Isn’t AI just a tool like any other? Won’t it just do what we tell it to?

It is true that a computer program will always do what it is programmed to do. However, the deep learning that is at the root of most of today’s frontier AI1 makes it hard to ensure that the resulting model will do what you wanted it to do. AIs are different from other tools such as calculators or word processors because they are black boxes and they exhibit some kind of agency in the sense that they are goal-oriented. Together, these properties make it hard to predict the behavior of AI models, and current AI systems sometimes surprise their designers with how they attain their objectives. This happens for several reasons:

  1. We may inadequately specify what we want it to do. With other tools, we are the optimizer so we can constantly interact with it and adjust it in real time. An AI which is itself an optimizer will optimize based on its literal instructions, which may well be fulfilled in a way that we don’t want, such as producing side effects we neglected to explicitly program it to avoid.

  2. There are many behaviors which are generally useful for attaining goals which the AI might discover on its own as instrumental to the goals we give it. These include gaining power, deceiving humans, and blocking attempts to turn it off.

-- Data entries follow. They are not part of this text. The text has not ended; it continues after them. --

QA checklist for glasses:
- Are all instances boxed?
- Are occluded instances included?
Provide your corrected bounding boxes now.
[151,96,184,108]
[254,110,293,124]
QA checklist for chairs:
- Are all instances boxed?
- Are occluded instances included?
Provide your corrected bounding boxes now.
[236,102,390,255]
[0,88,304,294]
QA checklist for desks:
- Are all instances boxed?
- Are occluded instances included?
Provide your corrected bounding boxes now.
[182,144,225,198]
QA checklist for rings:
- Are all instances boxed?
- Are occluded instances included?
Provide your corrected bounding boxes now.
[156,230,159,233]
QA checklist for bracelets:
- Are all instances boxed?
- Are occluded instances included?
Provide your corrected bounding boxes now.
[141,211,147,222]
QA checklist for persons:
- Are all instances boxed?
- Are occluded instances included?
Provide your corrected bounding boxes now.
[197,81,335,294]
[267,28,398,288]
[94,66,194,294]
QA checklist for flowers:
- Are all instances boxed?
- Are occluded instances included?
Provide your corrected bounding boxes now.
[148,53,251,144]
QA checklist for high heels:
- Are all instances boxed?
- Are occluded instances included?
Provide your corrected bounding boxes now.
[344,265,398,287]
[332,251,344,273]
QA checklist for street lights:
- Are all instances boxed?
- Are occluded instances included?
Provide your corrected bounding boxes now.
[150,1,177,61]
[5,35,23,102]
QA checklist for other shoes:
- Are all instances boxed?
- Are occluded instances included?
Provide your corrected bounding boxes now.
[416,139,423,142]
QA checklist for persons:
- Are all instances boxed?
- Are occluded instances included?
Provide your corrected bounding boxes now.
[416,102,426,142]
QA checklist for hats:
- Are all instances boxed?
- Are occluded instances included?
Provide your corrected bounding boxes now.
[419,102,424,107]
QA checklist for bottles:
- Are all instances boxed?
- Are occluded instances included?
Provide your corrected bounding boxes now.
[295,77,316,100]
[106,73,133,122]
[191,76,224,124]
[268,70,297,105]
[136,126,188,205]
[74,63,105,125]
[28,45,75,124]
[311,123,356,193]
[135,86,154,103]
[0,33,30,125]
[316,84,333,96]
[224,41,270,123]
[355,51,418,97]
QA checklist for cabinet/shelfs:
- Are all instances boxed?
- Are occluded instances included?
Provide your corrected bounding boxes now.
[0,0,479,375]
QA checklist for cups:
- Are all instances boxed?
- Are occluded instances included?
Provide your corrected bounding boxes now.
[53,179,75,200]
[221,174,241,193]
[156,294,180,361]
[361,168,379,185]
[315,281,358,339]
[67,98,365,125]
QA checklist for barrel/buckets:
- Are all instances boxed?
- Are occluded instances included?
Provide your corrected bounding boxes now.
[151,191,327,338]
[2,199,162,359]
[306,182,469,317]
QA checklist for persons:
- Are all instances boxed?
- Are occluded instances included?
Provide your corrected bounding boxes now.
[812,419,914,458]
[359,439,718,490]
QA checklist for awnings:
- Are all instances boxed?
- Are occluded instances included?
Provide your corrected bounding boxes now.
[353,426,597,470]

It may be possible to design an AI so that it only functions like a tool, leaving the choices and actions to human beings. But even such a system is likely to become more agent-like and act independently towards goals, since that will allow it to function more effectively as a tool. Furthermore, even if such a design is possible, some AI companies have explicitly declared their goal of developing agentic AI.

  1. This was not always true, previous attempts at artificial intelligence such as expert systems were more interpretable, but alas did not work very well. ↩︎